--- Objective ---
Switch every "sandy beach" in these records to "sand strip", keep everything else unchanged, and leave the pictures out of your answer.

--- Supplied records ---
————
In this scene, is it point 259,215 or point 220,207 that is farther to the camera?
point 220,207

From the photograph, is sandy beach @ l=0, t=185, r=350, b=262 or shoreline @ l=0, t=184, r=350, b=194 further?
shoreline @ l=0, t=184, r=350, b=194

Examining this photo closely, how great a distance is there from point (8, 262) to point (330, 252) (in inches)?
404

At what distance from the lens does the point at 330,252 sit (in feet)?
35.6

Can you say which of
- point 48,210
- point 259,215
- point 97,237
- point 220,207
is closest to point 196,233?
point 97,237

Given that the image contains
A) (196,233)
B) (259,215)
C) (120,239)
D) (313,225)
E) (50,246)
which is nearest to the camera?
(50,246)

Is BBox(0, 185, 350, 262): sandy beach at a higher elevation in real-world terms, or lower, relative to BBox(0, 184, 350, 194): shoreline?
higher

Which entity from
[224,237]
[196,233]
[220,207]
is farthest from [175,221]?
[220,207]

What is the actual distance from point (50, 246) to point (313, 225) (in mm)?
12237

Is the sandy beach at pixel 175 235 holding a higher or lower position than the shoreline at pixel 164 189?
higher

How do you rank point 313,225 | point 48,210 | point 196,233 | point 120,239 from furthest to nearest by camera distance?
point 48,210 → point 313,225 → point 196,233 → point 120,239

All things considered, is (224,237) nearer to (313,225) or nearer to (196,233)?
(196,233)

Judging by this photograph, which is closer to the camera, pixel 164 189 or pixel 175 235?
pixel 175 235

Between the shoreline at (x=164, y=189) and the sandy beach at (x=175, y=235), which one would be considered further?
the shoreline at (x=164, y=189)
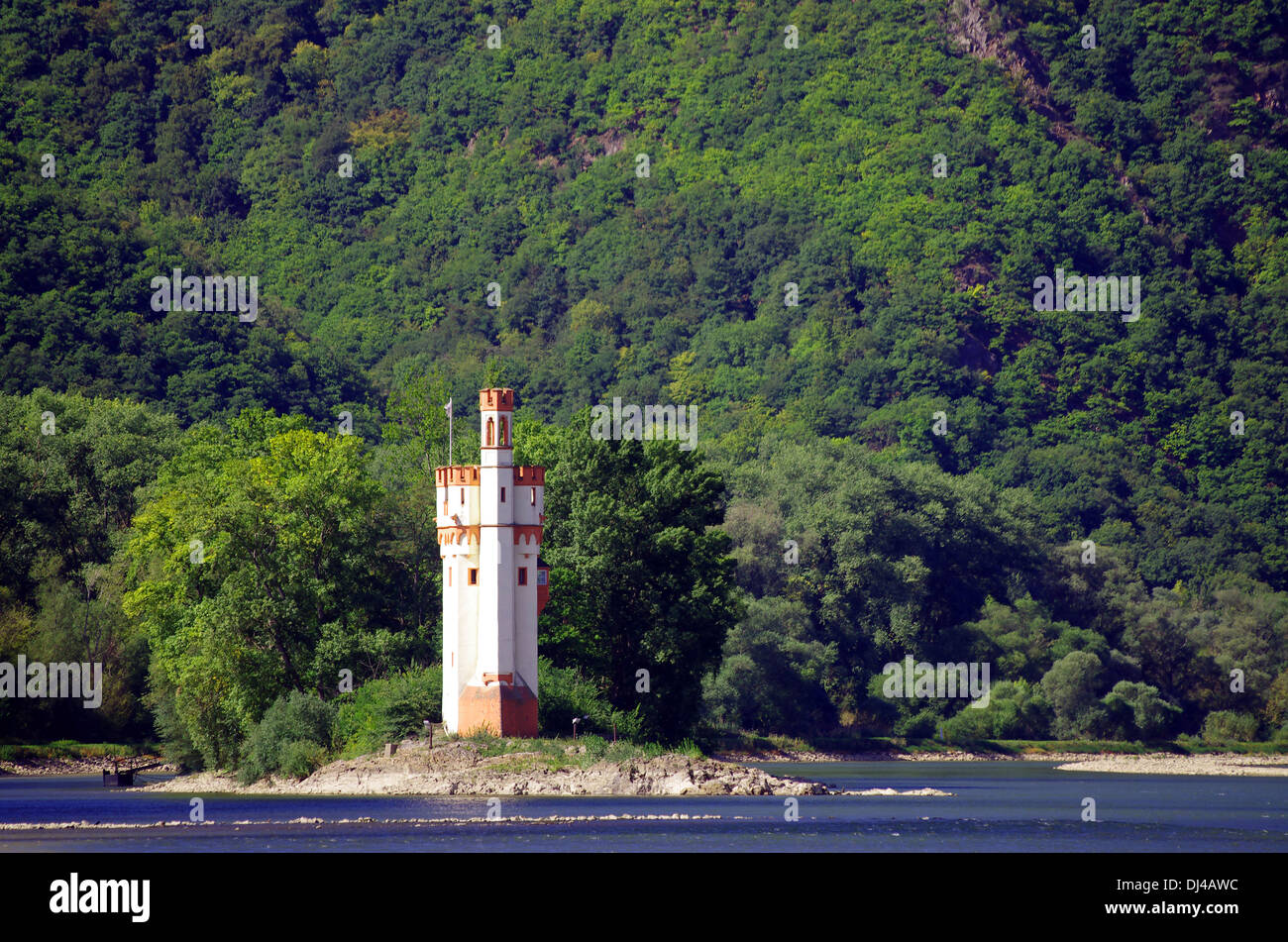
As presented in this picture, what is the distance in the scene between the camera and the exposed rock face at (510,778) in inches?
2790

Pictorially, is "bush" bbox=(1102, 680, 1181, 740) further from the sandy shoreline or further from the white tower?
the white tower

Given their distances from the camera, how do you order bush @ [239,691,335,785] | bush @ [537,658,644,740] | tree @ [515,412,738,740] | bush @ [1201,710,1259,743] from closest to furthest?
1. bush @ [537,658,644,740]
2. bush @ [239,691,335,785]
3. tree @ [515,412,738,740]
4. bush @ [1201,710,1259,743]

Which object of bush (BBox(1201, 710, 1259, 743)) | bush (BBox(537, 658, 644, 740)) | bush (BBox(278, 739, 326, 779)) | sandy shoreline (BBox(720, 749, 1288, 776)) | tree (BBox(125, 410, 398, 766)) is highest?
tree (BBox(125, 410, 398, 766))

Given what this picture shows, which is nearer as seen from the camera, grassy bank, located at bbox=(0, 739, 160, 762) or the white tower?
the white tower

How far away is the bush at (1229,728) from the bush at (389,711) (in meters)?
55.2

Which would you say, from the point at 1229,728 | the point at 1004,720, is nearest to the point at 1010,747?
the point at 1004,720

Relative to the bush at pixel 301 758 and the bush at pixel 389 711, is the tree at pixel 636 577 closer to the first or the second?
the bush at pixel 389 711

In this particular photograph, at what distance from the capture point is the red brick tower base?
72.4 m

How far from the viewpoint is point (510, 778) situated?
233ft

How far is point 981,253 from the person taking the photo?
635ft

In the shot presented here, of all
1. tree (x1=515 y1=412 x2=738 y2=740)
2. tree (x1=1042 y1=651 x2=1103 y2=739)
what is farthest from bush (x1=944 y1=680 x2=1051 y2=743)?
tree (x1=515 y1=412 x2=738 y2=740)

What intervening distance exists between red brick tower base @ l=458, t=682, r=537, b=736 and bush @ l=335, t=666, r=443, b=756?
2198 millimetres
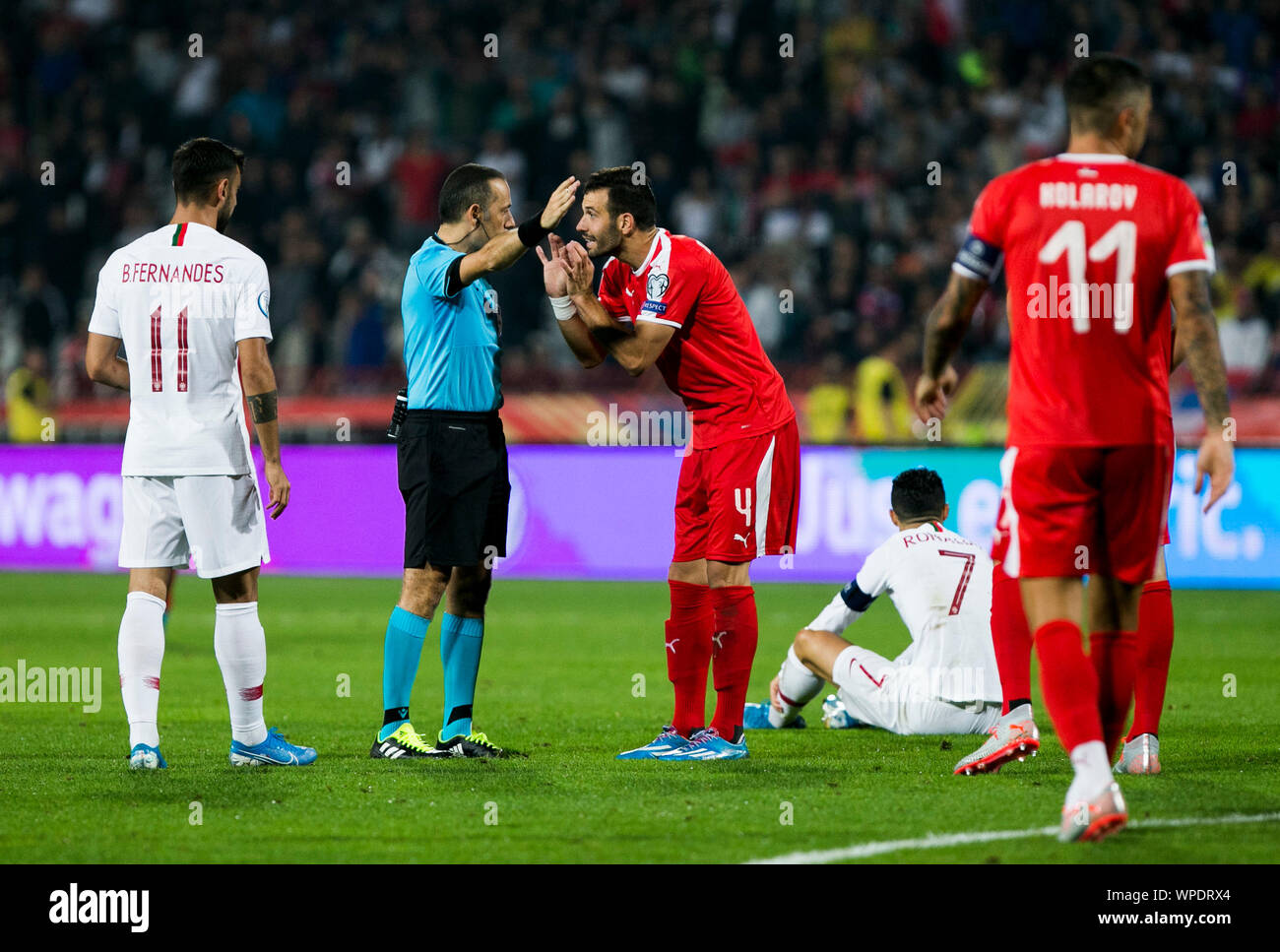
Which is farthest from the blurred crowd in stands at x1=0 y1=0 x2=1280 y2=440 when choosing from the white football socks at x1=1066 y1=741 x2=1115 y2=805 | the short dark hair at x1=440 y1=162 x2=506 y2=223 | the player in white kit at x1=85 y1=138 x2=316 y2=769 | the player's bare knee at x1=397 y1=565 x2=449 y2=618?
the white football socks at x1=1066 y1=741 x2=1115 y2=805

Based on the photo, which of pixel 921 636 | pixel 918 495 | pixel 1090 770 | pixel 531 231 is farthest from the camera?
pixel 918 495

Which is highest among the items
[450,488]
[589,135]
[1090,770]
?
[589,135]

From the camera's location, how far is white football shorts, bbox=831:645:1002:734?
274 inches

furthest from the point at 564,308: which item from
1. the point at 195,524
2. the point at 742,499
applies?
the point at 195,524

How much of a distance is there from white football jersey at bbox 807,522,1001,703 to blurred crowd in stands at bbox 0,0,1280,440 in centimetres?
963

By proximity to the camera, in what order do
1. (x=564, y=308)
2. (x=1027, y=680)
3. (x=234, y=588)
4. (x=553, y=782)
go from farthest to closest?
(x=564, y=308)
(x=1027, y=680)
(x=234, y=588)
(x=553, y=782)

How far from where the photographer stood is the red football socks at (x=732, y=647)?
653 centimetres

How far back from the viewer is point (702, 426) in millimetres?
6781

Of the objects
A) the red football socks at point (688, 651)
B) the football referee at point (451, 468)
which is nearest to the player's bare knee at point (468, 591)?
the football referee at point (451, 468)

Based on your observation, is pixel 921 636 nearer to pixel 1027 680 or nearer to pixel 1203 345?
pixel 1027 680

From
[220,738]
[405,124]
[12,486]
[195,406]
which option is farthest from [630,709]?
[405,124]

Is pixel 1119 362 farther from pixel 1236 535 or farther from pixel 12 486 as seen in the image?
pixel 12 486

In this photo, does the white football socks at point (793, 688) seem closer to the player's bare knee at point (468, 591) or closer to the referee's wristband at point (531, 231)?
the player's bare knee at point (468, 591)

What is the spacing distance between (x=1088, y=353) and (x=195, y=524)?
3.38 m
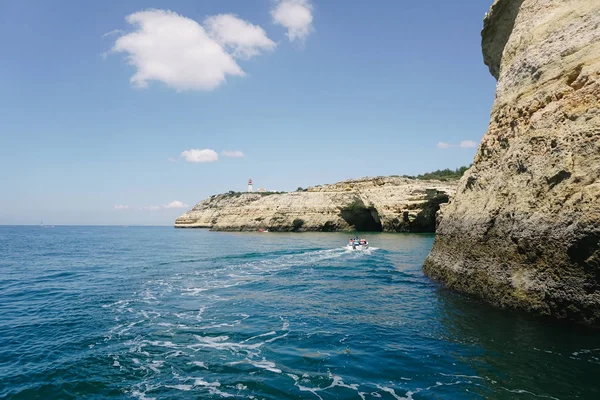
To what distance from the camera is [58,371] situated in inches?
352

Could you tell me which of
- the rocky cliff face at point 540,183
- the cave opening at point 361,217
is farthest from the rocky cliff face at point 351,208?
the rocky cliff face at point 540,183

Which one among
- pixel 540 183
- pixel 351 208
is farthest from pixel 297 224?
pixel 540 183

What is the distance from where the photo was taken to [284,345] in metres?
10.6

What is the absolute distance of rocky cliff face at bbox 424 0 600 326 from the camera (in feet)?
35.0

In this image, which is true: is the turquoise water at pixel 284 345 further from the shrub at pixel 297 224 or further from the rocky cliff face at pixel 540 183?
the shrub at pixel 297 224

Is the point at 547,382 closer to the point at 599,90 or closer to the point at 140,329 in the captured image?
the point at 599,90

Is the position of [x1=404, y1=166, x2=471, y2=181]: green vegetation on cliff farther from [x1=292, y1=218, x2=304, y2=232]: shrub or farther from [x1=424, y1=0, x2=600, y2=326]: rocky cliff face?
[x1=424, y1=0, x2=600, y2=326]: rocky cliff face

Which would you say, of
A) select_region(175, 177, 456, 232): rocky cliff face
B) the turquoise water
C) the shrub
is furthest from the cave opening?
the turquoise water

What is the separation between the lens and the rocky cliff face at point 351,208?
6169 cm

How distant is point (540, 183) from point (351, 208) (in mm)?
62487

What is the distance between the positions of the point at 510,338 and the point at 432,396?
442 centimetres

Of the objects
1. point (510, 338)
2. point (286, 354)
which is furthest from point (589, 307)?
point (286, 354)

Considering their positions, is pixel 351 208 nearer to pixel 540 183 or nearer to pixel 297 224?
pixel 297 224

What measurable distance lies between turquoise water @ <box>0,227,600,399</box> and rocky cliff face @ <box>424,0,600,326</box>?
1196mm
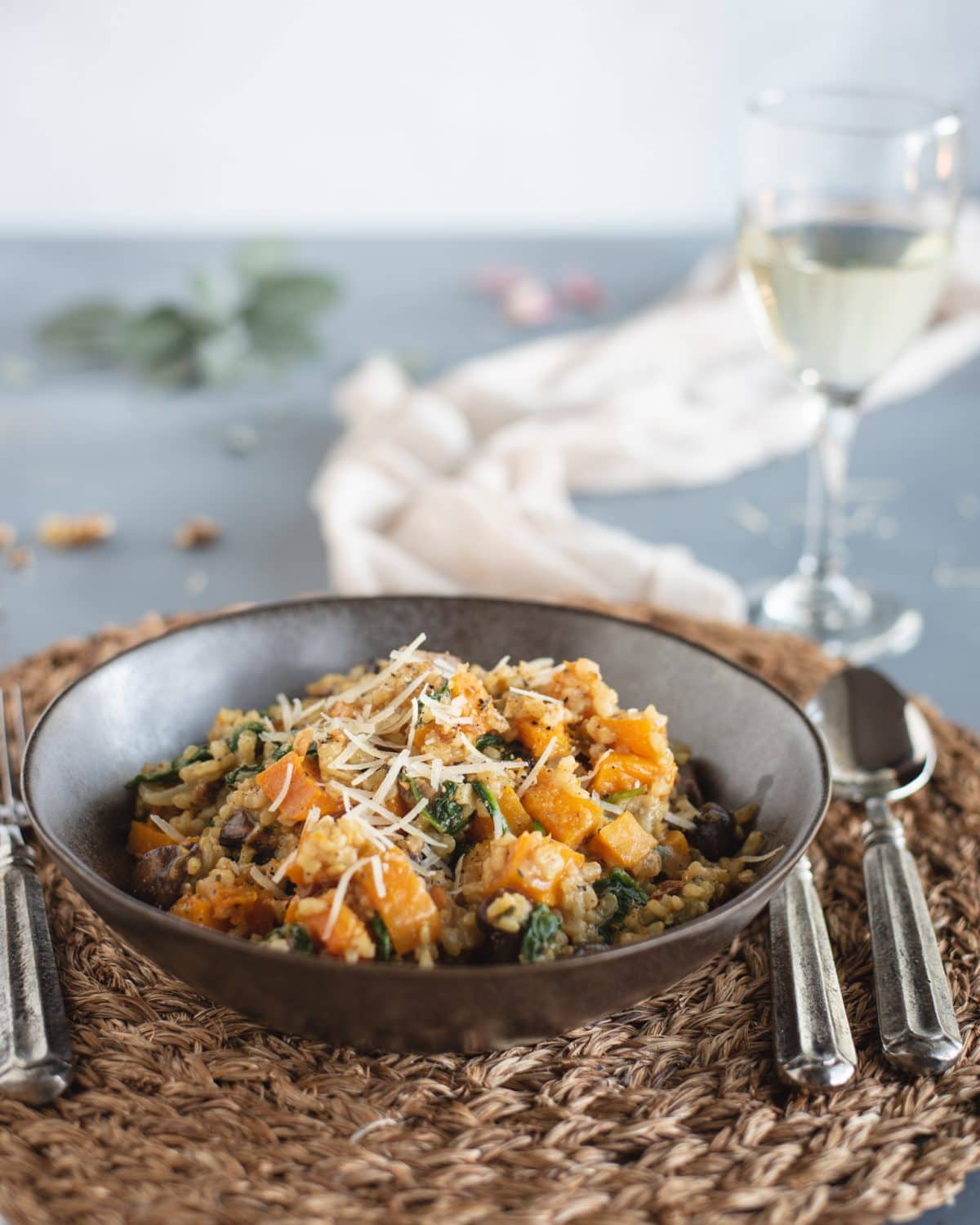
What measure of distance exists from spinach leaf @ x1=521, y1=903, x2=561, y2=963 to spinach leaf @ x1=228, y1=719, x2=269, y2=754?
530 mm

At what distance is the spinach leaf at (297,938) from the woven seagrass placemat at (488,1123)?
174 millimetres

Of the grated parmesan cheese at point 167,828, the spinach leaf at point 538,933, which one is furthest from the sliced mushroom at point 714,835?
the grated parmesan cheese at point 167,828

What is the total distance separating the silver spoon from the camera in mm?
————
--- Completed task ---
In this scene, is it point 259,215 or point 220,207 that is farther to the camera?
point 220,207

From the photograph, is sand strip @ l=0, t=185, r=350, b=262 or shoreline @ l=0, t=184, r=350, b=194 further?
shoreline @ l=0, t=184, r=350, b=194

Examining this photo closely, how great a distance is there from point (8, 262) to point (330, 252) (in inches)?
404

At what distance from the lens does the point at 330,252 sit (in feet)?
35.6

Can you say which of
- point 48,210
- point 259,215
- point 97,237
- point 220,207
is closest to point 196,233?
point 97,237

Given that the image contains
A) (196,233)
B) (259,215)
C) (120,239)
D) (313,225)
E) (50,246)
which is nearest to the camera?
(50,246)

Is BBox(0, 185, 350, 262): sand strip at a higher elevation in real-world terms, or lower, relative to BBox(0, 184, 350, 194): shoreline?
higher

Which entity from
[224,237]
[196,233]
[220,207]
is farthest from [175,221]?
[220,207]

What is the actual distance from point (50, 246) to point (313, 225) (in mm)?
12237

Is the sand strip at pixel 175 235 holding a higher or lower position than the shoreline at pixel 164 189?
higher

How do you rank point 313,225 | point 48,210 | point 196,233 | point 120,239 from furthest to nearest by camera distance?
point 48,210 → point 313,225 → point 196,233 → point 120,239

All things considered, is (224,237) nearer to (313,225) or nearer to (196,233)?
(196,233)

Judging by this photograph, which is closer to the camera, pixel 164 189 or pixel 175 235?
pixel 175 235

Between the shoreline at (x=164, y=189) and the sand strip at (x=175, y=235), which one would be considered further?
the shoreline at (x=164, y=189)
As presented in this picture, what is the distance in the scene between the camera and the exposed rock face at (510,778) in inches?
2790

Pictorially, is "bush" bbox=(1102, 680, 1181, 740) further from the sandy shoreline or further from the white tower?
the white tower

Given their distances from the camera, how do you order bush @ [239,691,335,785] | bush @ [537,658,644,740] | tree @ [515,412,738,740] | bush @ [1201,710,1259,743] from closest to furthest?
1. bush @ [537,658,644,740]
2. bush @ [239,691,335,785]
3. tree @ [515,412,738,740]
4. bush @ [1201,710,1259,743]

Which object of bush (BBox(1201, 710, 1259, 743)) | bush (BBox(537, 658, 644, 740)) | bush (BBox(278, 739, 326, 779)) | sandy shoreline (BBox(720, 749, 1288, 776)) | tree (BBox(125, 410, 398, 766)) is highest?
tree (BBox(125, 410, 398, 766))

Given what this picture shows, which is nearer as seen from the camera, grassy bank, located at bbox=(0, 739, 160, 762) or the white tower?
the white tower

How far away is the bush at (1229,728) from the bush at (389,711) (in meters)?
55.2

Which would you say, from the point at 1229,728 | the point at 1004,720, is nearest to the point at 1010,747?
the point at 1004,720

Relative to the bush at pixel 301 758 and the bush at pixel 389 711, is the tree at pixel 636 577 closer to the first or the second?
the bush at pixel 389 711

In this particular photograph, at what distance from the capture point is the red brick tower base?
72.4 m

How far from the viewpoint is point (510, 778) situated?
233ft

How far is point 981,253 from the person taking the photo?
635ft

In the shot presented here, of all
1. tree (x1=515 y1=412 x2=738 y2=740)
2. tree (x1=1042 y1=651 x2=1103 y2=739)
what is farthest from bush (x1=944 y1=680 x2=1051 y2=743)?
tree (x1=515 y1=412 x2=738 y2=740)

What intervening distance exists between red brick tower base @ l=458, t=682, r=537, b=736 and bush @ l=335, t=666, r=443, b=756?
2198 millimetres
Which is farthest from the blurred crowd in stands at x1=0 y1=0 x2=1280 y2=440 when choosing from the white football socks at x1=1066 y1=741 x2=1115 y2=805 | the short dark hair at x1=440 y1=162 x2=506 y2=223 | the player in white kit at x1=85 y1=138 x2=316 y2=769 | the player's bare knee at x1=397 y1=565 x2=449 y2=618?
the white football socks at x1=1066 y1=741 x2=1115 y2=805

Based on the photo, which of pixel 921 636 | pixel 918 495 | pixel 1090 770 | pixel 531 231 is farthest from the camera?
pixel 918 495

Which is highest among the items
[450,488]
[589,135]
[1090,770]
?
[589,135]

From the camera's location, how far is white football shorts, bbox=831:645:1002:734?
274 inches

furthest from the point at 564,308: which item from
1. the point at 195,524
2. the point at 742,499
applies?
the point at 195,524

How much of a distance is there from white football jersey at bbox 807,522,1001,703 to blurred crowd in stands at bbox 0,0,1280,440 in centimetres?
963

By proximity to the camera, in what order do
1. (x=564, y=308)
2. (x=1027, y=680)
3. (x=234, y=588)
4. (x=553, y=782)
go from farthest to closest?
(x=564, y=308)
(x=1027, y=680)
(x=234, y=588)
(x=553, y=782)

How far from where the photographer stood is the red football socks at (x=732, y=647)?
653 centimetres

How far back from the viewer is point (702, 426) in millimetres?
6781

Of the objects
A) the red football socks at point (688, 651)
B) the football referee at point (451, 468)
which is nearest to the player's bare knee at point (468, 591)?
the football referee at point (451, 468)

Based on your observation, is pixel 921 636 nearer to pixel 1027 680 or nearer to pixel 1203 345?
pixel 1027 680

From
[220,738]
[405,124]
[12,486]
[195,406]
which option is farthest from [630,709]?
[405,124]

Is pixel 1119 362 farther from pixel 1236 535 or farther from pixel 12 486 as seen in the image?
pixel 12 486

In this photo, does the white football socks at point (793, 688) seem closer to the player's bare knee at point (468, 591) or closer to the referee's wristband at point (531, 231)?
the player's bare knee at point (468, 591)

What is the spacing distance between (x=1088, y=353) and (x=195, y=524)?
3.38 m
To what distance from the camera is [58,371] situated in inches?
352

Could you tell me which of
- the rocky cliff face at point 540,183
- the cave opening at point 361,217
is farthest from the rocky cliff face at point 351,208?
the rocky cliff face at point 540,183

Which one among
- pixel 540 183
- pixel 351 208
is farthest from pixel 297 224?
pixel 540 183

What is the distance from where the photo was taken to [284,345] in metres?
10.6

What is the absolute distance of rocky cliff face at bbox 424 0 600 326 from the camera (in feet)?
35.0

In this image, which is true: is the turquoise water at pixel 284 345 further from the shrub at pixel 297 224 or further from the rocky cliff face at pixel 540 183?
the shrub at pixel 297 224

Is the point at 547,382 closer to the point at 599,90 or closer to the point at 140,329 in the captured image?
the point at 599,90

Is the position of [x1=404, y1=166, x2=471, y2=181]: green vegetation on cliff farther from [x1=292, y1=218, x2=304, y2=232]: shrub or farther from [x1=424, y1=0, x2=600, y2=326]: rocky cliff face?
[x1=424, y1=0, x2=600, y2=326]: rocky cliff face

Which would you say, of
A) select_region(175, 177, 456, 232): rocky cliff face
B) the turquoise water
C) the shrub
is furthest from the cave opening?
the turquoise water

What is the separation between the lens and the rocky cliff face at point 351,208?
6169 cm

How distant is point (540, 183) from point (351, 208) (in mm)?
62487

What is the distance between the positions of the point at 510,338 and the point at 432,396?
442 centimetres

Of the objects
1. point (510, 338)
2. point (286, 354)
which is furthest from point (589, 307)?
point (286, 354)

Considering their positions, is pixel 351 208 nearer to pixel 540 183 or nearer to pixel 297 224?
pixel 297 224

What measurable distance lies between turquoise water @ <box>0,227,600,399</box> and rocky cliff face @ <box>424,0,600,326</box>?
1196mm
What measure of distance exists from spinach leaf @ x1=521, y1=903, x2=561, y2=963 to spinach leaf @ x1=228, y1=719, x2=269, y2=754?
530 mm

At what distance is the spinach leaf at (297,938) from the woven seagrass placemat at (488,1123)?
174 millimetres

Of the grated parmesan cheese at point 167,828, the spinach leaf at point 538,933, which one is furthest from the sliced mushroom at point 714,835?
the grated parmesan cheese at point 167,828

What is the total distance separating the silver spoon from the camera in mm?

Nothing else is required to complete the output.